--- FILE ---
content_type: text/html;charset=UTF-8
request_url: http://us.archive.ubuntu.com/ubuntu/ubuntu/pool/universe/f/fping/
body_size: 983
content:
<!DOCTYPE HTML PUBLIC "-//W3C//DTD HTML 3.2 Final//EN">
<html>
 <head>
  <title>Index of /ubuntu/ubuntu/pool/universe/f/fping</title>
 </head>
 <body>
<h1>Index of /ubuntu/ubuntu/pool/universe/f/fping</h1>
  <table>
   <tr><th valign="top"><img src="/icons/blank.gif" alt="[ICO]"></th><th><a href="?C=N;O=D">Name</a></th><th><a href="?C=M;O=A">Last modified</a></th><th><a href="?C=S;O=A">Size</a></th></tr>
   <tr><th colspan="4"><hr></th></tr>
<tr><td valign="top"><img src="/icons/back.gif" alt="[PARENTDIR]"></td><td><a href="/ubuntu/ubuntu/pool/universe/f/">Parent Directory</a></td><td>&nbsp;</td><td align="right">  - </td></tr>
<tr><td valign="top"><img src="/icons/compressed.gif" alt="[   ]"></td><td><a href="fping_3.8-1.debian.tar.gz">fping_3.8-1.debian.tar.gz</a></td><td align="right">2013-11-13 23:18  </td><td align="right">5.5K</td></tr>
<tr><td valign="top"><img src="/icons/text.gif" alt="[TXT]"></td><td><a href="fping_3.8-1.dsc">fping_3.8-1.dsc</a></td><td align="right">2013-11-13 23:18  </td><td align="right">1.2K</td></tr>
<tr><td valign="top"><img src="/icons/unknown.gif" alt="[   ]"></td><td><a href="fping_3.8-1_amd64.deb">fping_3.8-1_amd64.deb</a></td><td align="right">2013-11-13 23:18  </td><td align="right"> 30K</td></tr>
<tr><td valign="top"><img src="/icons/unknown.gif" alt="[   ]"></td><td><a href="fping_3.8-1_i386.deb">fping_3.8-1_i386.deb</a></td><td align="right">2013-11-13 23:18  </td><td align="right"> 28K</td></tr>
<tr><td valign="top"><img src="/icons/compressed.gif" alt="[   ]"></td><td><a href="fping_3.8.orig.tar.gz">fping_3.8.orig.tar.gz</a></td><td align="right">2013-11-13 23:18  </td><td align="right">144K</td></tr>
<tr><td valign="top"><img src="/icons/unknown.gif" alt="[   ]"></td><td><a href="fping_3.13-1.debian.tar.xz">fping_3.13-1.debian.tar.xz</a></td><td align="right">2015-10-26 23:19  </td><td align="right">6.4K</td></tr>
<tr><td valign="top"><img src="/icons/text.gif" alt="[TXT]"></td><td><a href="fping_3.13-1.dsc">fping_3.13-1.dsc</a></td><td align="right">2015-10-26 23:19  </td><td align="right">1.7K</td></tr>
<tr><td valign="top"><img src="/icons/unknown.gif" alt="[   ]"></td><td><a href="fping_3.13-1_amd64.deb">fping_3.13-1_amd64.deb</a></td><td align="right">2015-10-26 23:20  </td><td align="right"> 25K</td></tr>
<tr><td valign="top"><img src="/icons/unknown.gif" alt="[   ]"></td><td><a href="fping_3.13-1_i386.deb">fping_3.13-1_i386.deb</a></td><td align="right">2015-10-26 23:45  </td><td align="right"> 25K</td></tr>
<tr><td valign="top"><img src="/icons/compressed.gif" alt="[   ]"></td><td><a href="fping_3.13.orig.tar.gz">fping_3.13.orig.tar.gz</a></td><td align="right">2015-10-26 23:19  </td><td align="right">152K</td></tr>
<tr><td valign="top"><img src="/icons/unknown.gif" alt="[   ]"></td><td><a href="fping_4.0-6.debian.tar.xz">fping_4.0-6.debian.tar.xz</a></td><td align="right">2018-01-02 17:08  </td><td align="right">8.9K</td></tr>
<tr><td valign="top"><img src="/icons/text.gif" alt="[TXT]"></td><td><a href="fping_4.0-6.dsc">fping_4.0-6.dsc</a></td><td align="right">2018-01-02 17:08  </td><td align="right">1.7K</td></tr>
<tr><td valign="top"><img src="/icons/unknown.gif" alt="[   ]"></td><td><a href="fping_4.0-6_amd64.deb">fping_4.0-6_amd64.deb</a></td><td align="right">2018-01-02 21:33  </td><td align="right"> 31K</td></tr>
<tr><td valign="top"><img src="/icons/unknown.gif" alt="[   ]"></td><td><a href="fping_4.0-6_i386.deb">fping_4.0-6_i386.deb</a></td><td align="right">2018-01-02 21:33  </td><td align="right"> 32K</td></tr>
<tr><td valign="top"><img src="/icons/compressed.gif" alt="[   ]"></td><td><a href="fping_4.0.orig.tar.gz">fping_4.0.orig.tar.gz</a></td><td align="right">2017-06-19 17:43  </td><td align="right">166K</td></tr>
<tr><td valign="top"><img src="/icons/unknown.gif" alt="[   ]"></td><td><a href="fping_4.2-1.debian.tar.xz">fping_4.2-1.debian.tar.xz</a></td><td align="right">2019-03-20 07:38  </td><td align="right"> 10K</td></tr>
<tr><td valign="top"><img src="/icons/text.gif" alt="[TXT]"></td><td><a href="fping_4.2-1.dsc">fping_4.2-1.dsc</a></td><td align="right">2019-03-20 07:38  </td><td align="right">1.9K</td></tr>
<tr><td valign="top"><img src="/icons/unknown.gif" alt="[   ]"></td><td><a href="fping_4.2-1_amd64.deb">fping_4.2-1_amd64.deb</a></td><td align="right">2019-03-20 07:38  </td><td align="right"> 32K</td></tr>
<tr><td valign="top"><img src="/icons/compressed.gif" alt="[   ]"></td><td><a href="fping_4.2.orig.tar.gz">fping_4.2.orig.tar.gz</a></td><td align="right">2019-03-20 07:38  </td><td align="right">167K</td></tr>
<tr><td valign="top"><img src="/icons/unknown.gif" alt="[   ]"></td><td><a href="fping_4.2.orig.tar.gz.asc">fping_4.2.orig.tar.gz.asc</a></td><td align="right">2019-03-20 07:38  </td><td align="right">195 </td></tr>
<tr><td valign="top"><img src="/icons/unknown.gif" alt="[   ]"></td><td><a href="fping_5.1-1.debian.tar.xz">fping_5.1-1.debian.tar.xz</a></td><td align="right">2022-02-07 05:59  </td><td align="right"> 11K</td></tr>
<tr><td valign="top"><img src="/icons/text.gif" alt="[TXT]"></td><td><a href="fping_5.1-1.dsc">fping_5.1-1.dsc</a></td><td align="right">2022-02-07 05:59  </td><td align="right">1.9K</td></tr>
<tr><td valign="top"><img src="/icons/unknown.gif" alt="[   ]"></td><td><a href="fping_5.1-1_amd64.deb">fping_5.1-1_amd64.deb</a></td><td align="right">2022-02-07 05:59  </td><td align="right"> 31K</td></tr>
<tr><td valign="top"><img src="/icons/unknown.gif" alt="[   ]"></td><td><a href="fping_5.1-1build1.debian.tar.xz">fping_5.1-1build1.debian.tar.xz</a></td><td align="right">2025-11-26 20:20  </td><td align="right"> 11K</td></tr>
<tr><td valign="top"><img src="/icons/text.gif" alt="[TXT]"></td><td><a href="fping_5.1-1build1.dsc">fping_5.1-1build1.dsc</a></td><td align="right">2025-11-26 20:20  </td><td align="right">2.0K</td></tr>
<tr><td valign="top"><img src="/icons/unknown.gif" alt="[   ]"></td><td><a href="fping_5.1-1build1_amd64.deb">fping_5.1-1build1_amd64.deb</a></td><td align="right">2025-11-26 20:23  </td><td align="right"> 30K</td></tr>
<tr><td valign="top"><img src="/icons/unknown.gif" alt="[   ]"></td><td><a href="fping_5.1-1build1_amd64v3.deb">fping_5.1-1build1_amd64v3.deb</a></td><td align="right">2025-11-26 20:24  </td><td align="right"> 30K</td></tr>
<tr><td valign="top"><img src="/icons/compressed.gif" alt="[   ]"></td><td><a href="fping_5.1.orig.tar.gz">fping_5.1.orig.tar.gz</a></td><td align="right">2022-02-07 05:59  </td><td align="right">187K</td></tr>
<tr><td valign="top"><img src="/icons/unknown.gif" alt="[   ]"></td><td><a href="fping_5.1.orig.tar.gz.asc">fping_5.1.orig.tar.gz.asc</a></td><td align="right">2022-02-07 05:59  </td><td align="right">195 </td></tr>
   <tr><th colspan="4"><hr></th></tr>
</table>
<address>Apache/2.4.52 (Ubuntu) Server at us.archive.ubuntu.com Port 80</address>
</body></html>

==

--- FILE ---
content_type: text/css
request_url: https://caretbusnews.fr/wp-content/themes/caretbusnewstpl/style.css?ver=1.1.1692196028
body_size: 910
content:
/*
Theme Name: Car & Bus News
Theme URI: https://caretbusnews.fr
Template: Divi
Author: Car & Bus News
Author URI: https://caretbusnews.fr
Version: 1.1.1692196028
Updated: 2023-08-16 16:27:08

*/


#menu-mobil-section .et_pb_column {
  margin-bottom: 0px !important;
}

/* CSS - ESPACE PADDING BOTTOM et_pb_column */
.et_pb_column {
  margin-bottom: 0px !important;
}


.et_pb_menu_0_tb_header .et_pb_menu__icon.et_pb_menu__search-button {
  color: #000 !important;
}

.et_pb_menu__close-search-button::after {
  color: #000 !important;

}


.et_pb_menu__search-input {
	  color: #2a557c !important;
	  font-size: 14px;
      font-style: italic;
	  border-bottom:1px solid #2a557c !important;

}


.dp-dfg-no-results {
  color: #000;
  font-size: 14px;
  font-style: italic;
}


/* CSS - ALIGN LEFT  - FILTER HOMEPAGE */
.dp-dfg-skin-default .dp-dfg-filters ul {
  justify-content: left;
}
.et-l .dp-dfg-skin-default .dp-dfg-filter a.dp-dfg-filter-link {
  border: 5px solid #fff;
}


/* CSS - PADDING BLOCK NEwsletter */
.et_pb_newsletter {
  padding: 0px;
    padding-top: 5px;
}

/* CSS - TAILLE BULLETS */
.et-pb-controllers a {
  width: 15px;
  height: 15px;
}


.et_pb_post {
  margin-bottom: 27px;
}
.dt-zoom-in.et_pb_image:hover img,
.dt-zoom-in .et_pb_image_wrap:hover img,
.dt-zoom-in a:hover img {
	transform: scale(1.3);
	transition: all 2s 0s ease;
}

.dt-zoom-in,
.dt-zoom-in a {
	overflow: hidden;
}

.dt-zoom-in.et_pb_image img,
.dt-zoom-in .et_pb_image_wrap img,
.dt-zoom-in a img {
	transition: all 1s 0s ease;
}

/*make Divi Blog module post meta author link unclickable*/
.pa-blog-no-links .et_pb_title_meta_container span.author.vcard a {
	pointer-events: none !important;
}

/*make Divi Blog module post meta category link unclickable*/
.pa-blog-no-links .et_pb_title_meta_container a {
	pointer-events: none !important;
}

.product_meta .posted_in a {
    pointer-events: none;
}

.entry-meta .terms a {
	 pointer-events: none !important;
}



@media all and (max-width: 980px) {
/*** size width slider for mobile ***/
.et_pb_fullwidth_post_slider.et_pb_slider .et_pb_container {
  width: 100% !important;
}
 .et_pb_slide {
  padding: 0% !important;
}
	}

* * *

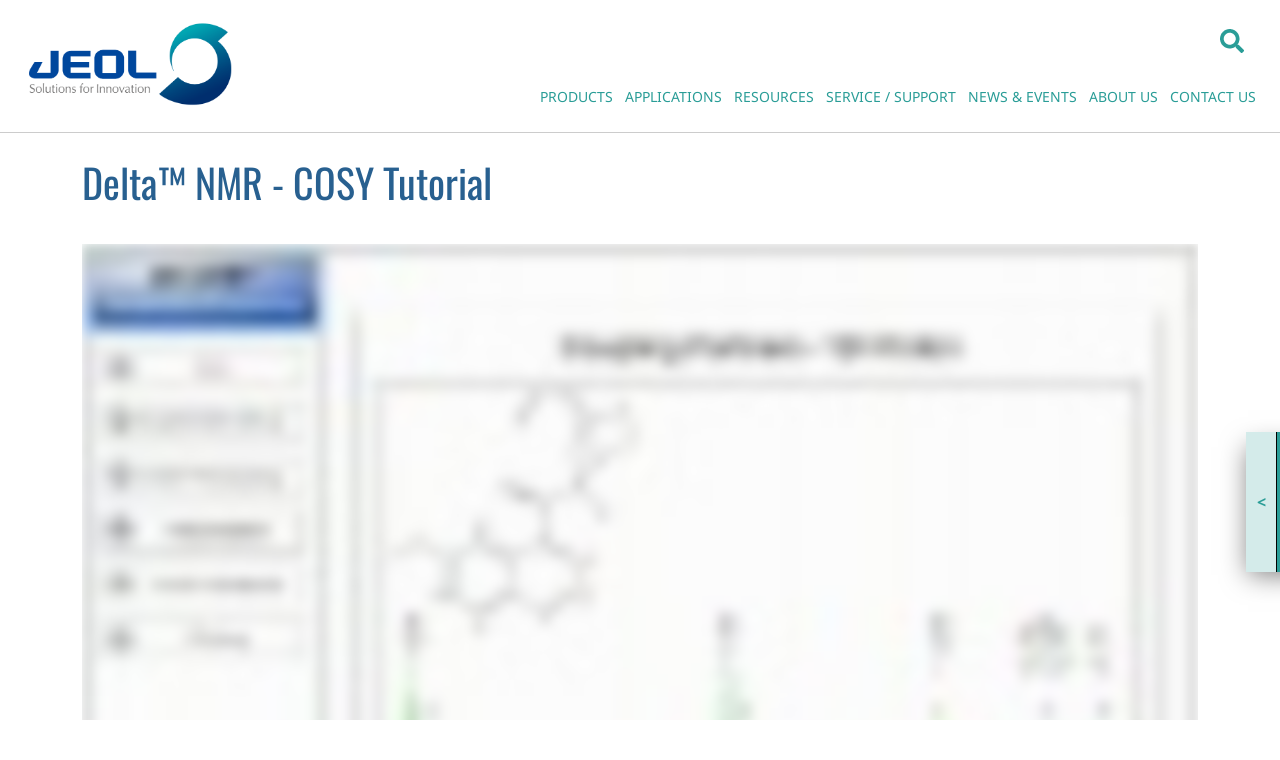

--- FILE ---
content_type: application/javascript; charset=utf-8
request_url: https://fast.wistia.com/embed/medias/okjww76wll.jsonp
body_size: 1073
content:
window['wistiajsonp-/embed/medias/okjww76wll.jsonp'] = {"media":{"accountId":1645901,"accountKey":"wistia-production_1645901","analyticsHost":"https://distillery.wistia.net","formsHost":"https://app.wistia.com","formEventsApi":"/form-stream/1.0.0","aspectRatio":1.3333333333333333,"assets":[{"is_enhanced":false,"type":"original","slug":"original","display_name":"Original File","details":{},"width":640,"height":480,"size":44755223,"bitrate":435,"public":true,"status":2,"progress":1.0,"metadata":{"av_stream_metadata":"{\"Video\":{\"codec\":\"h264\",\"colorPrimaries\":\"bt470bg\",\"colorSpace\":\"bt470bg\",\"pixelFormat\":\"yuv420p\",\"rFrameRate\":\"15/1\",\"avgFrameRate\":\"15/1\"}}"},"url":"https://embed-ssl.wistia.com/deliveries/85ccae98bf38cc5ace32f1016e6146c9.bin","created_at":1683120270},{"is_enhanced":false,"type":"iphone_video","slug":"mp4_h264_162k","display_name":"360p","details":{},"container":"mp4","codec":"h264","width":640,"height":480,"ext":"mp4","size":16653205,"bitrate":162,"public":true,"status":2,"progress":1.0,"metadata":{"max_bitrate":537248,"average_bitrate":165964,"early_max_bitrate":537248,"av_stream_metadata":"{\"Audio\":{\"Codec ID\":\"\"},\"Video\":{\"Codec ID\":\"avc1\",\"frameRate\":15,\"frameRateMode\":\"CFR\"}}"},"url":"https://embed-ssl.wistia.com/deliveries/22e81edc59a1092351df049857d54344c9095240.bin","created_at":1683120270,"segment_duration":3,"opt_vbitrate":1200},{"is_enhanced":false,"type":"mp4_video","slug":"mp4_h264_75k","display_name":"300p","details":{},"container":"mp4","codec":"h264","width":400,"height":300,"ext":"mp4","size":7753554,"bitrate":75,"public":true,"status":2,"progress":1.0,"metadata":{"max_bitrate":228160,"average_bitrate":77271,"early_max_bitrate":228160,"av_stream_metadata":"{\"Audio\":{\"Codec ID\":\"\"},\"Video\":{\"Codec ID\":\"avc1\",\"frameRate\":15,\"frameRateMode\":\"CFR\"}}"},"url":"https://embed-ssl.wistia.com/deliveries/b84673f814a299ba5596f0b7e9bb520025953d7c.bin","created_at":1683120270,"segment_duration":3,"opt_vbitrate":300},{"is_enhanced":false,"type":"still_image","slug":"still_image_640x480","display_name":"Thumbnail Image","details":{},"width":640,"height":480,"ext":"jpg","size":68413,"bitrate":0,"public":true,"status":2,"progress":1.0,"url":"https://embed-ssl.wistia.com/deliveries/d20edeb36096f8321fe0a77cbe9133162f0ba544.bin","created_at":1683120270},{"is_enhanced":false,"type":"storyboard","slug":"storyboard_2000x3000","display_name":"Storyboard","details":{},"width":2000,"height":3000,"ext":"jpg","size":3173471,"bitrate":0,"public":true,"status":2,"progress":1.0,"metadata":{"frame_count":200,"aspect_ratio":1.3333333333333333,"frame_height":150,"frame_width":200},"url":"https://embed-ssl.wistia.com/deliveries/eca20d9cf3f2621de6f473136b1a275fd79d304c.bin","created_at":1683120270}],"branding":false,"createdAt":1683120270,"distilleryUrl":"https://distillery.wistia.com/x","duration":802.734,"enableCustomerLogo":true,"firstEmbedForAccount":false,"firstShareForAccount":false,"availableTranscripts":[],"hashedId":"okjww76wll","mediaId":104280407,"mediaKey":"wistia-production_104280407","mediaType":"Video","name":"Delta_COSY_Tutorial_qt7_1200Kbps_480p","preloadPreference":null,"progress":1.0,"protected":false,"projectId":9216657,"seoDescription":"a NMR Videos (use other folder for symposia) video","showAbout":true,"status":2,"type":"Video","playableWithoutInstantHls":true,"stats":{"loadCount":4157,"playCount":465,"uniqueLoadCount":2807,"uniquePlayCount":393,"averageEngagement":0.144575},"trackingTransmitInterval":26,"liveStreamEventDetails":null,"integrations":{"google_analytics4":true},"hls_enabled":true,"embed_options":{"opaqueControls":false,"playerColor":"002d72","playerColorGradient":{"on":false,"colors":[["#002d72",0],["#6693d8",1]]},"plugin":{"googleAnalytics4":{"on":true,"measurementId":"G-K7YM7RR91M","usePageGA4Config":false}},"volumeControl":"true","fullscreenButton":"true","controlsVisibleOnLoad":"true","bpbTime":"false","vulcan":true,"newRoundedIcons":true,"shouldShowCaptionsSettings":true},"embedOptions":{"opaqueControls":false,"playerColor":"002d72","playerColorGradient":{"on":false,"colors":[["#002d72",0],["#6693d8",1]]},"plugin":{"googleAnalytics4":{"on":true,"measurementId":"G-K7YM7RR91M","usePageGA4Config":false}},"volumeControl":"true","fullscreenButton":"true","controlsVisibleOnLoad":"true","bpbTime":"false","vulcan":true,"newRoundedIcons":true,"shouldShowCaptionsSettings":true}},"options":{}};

## Problem description
Every line of the listing that holds the string "font" counts once. Give the total alone.

## Result of this exercise
4